Binocular depth estimation requires left and right images taken from two cameras that are fixed to make depth estimation of a particular scene. On another note, monocular depth estimation produces pixel-level depth estimation of a scene from a single, 2D RGB image representation of it. These approaches produced promising methodologies to address the limitations posed by the traditional tools mentioned above. Deep learning based monocular depth estimation methodologies train deep neural networks with sophisticated architecture on RGB-depth image datasets like NYU depth v2 and KITTI. RGB–depth datasets like the ones just mentioned are not abundantly available. Hence, it is safe to say that there is the need for collection of additional RGB – depth datasets. Accordingly, one of the main goals of the thesis study was to collect data from a simulation environment and train a depth estimation neural network model with that data. The model was then evaluated on real world data.
NVIDIA Isaac Sim is a simulation software, developed by NVIDIA, which is mainly used in robotics. It provides tools and applications to simulate robots in a virtual world, train them, test them and also facilitates data collection through Synthetic Data Generation tool. For this thesis, we gathered data from 4 environments in NVIDIA Isaac Sim. Two of the environments were a variation of a built in Office simulation environment and the other two were a variation of a built in Warehouse simulation environment. The figure below depicts some of the scenes from these environments and their corresponding depth images.

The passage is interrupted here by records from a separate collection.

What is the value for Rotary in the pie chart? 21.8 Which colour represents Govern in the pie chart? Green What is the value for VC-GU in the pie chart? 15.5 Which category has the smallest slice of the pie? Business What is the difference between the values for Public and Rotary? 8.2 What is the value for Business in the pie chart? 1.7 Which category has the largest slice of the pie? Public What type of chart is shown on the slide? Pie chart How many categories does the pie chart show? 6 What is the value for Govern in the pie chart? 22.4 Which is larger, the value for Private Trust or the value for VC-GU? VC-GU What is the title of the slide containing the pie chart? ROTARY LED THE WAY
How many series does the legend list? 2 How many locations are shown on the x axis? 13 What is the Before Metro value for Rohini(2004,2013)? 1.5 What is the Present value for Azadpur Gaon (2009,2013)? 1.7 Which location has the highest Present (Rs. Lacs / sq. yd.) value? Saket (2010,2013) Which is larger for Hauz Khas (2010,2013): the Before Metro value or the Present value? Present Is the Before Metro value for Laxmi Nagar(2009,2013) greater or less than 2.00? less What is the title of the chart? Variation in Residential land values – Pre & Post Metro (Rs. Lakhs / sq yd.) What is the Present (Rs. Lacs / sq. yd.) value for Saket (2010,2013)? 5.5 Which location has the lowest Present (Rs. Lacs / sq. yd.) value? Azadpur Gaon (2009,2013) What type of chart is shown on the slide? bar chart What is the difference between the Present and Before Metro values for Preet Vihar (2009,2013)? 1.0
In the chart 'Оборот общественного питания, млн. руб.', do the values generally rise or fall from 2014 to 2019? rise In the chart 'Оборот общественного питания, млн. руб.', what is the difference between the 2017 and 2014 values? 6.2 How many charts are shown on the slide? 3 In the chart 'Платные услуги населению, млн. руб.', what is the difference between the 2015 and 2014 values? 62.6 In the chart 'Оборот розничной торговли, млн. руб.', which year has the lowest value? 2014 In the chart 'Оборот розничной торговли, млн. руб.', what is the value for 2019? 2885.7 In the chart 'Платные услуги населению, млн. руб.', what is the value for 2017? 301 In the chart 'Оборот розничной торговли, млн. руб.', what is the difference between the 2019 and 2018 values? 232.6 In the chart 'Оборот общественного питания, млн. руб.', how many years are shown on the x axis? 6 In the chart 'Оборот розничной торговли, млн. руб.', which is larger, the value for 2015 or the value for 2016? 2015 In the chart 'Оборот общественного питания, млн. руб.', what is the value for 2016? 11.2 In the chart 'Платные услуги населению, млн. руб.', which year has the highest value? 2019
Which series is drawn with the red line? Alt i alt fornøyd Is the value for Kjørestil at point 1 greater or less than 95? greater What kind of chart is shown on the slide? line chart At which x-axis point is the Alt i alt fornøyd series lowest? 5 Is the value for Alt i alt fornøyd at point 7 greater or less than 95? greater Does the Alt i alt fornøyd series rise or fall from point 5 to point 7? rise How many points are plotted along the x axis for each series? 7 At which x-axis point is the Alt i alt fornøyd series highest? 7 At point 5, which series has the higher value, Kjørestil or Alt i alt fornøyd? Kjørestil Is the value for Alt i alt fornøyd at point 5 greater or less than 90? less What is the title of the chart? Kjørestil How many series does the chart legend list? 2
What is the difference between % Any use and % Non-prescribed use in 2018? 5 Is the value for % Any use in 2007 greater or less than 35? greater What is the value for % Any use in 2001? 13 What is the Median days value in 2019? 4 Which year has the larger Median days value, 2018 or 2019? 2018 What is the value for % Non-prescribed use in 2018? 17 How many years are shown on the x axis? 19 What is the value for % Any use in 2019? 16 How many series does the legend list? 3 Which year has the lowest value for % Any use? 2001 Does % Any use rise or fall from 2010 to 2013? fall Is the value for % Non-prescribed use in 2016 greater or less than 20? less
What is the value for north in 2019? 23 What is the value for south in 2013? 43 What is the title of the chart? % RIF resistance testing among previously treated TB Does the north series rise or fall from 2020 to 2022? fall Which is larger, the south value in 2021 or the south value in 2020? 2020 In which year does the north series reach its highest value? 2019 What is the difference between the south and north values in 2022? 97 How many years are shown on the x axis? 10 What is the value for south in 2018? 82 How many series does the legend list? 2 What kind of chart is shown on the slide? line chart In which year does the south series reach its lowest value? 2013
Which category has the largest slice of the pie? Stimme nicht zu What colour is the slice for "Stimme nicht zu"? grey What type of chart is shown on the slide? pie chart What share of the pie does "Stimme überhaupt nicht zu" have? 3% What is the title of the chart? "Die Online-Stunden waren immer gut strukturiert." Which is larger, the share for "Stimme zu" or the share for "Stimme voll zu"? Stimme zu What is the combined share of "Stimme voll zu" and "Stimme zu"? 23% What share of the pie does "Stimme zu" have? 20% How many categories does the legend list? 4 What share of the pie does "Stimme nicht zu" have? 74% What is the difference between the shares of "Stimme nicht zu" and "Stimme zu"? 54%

Figure depicted below shows some of the frames from a video collected from URobot Antero in Karelics office, depth estimated from the integrated cameras in the robot and the estimation results from the neural network model trained in two different scenarios: real world data trained and simulation data trained. We can observe from these results that the model we trained in the simulation environment produces decent results as compared to the model trained on the real world data. What makes this more fascinating is the fact that the data we collected from the simulation environment was significantly smaller in size (10K frames from 4 scenes) when compared to the real world dataset (120K frames from 249 scene) that was also used to train the model to observe the comparability of the model performance in both training scenarios.